**Task requirements**. Pictures in the material below are to be left out, and only the lines from the line with "Большая книга победителей" up to and including the line with "Наши гости Савина Катя Друзья проекта" are to be written out exactly.

--- Data Enclosed Below ---

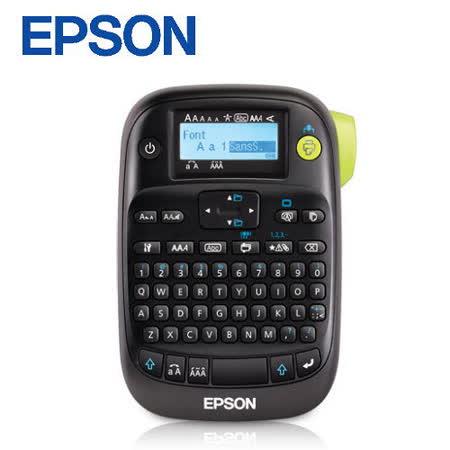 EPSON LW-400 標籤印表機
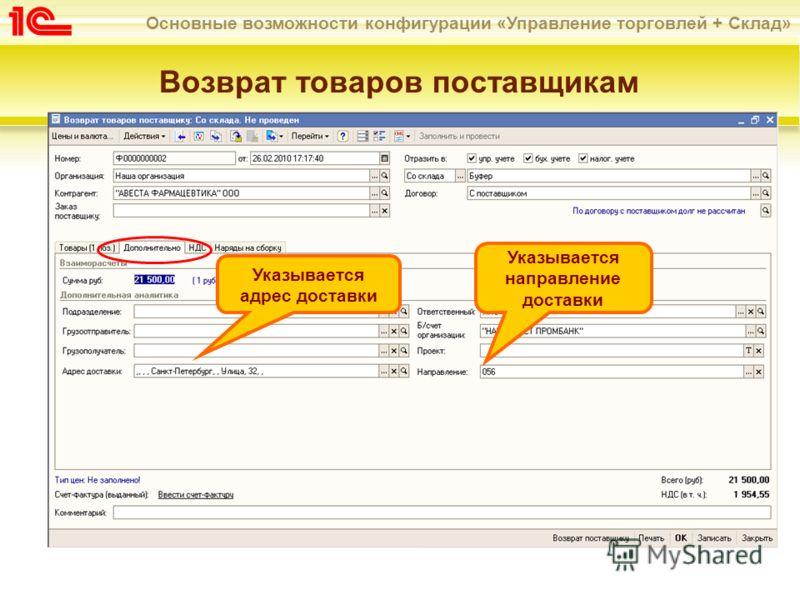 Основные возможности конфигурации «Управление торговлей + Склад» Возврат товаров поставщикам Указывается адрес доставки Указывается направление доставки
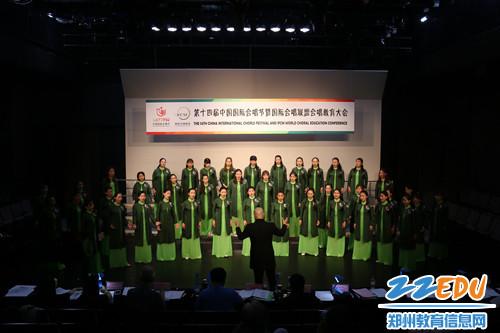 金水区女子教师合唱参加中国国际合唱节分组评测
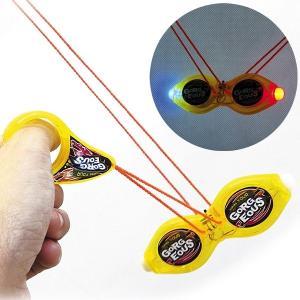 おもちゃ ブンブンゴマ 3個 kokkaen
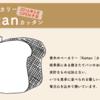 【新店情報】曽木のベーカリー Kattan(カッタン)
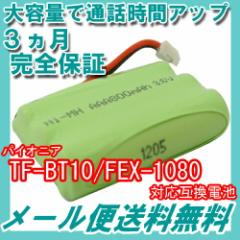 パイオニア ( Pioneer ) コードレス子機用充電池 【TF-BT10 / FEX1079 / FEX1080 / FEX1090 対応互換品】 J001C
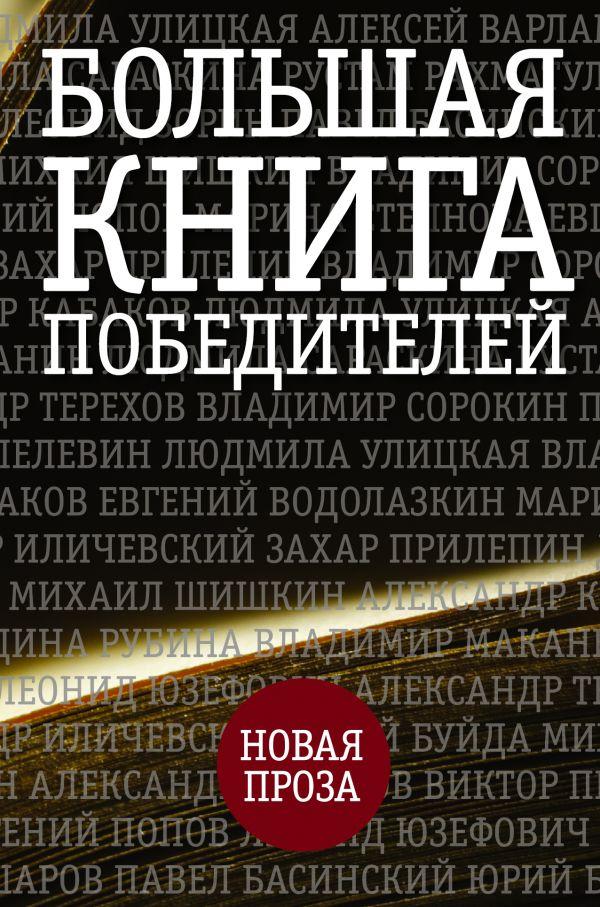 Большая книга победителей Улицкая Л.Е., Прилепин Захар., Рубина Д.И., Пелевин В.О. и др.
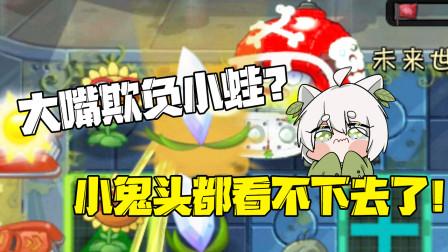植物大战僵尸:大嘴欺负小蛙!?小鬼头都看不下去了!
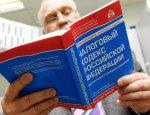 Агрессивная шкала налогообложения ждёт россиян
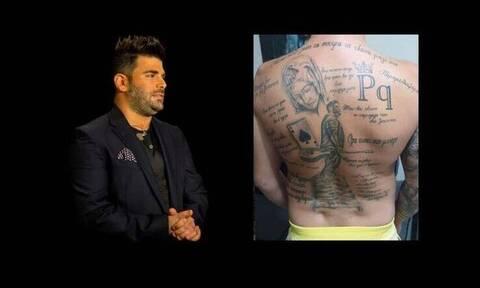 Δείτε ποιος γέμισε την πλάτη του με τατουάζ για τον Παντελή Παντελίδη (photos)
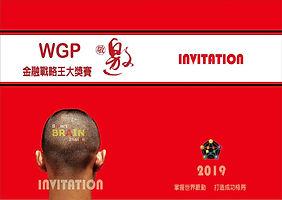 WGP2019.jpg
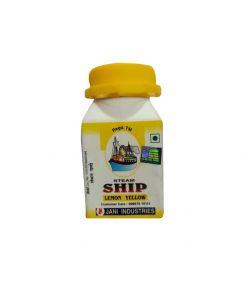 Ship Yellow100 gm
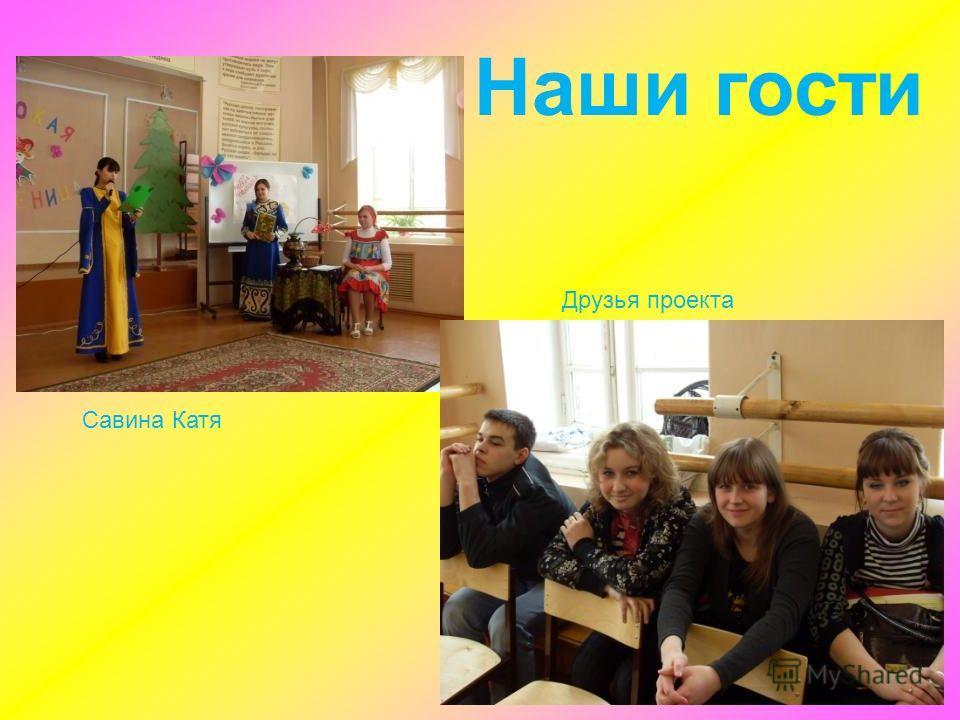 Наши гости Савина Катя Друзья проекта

--- End of Enclosed Data ---
--- Data Enclosed Below ---

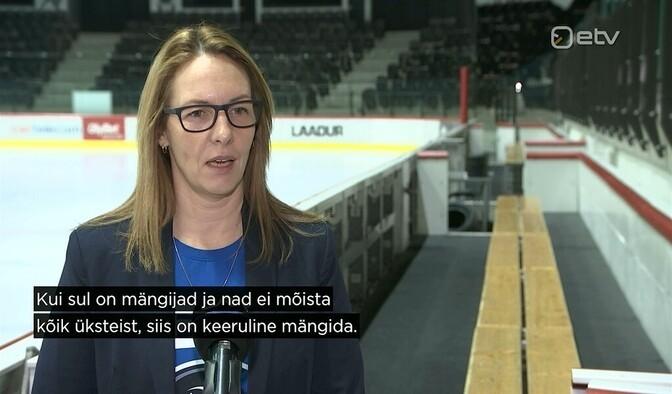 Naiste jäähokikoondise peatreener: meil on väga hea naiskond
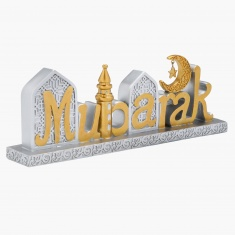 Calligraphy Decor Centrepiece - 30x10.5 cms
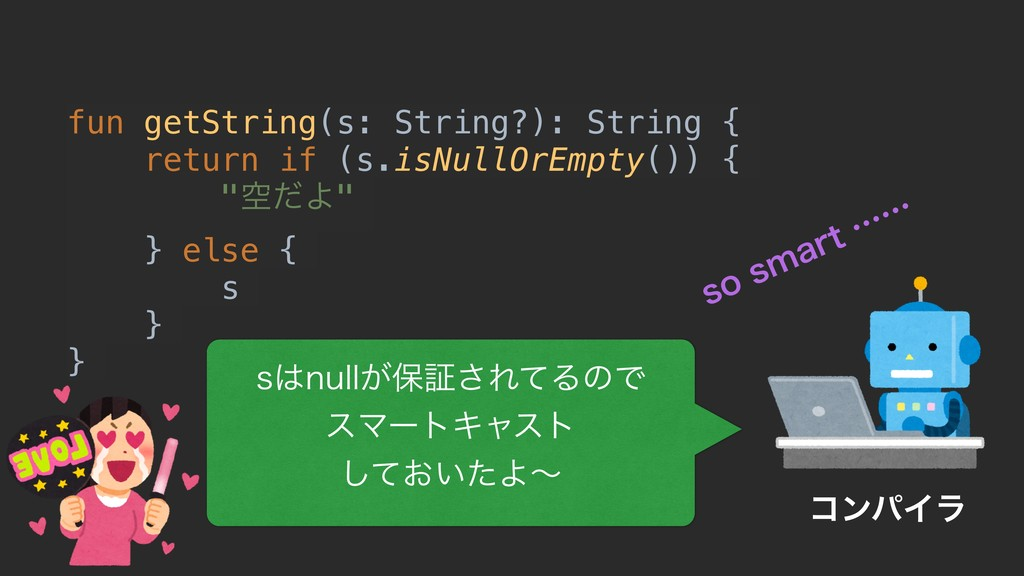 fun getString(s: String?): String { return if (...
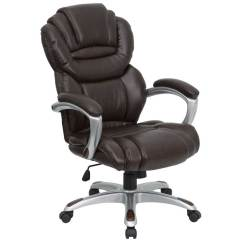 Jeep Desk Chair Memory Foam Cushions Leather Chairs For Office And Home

--- End of Enclosed Data ---

**Solved problem**.
 Большая книга победителей Улицкая Л.Е., Прилепин Захар., Рубина Д.И., Пелевин В.О. и др.
植物大战僵尸:大嘴欺负小蛙!?小鬼头都看不下去了!
 Агрессивная шкала налогообложения ждёт россиян
 Δείτε ποιος γέμισε την πλάτη του με τατουάζ για τον Παντελή Παντελίδη (photos)
 WGP2019.jpg
 Ship Yellow100 gm
 Наши гости Савина Катя Друзья проекта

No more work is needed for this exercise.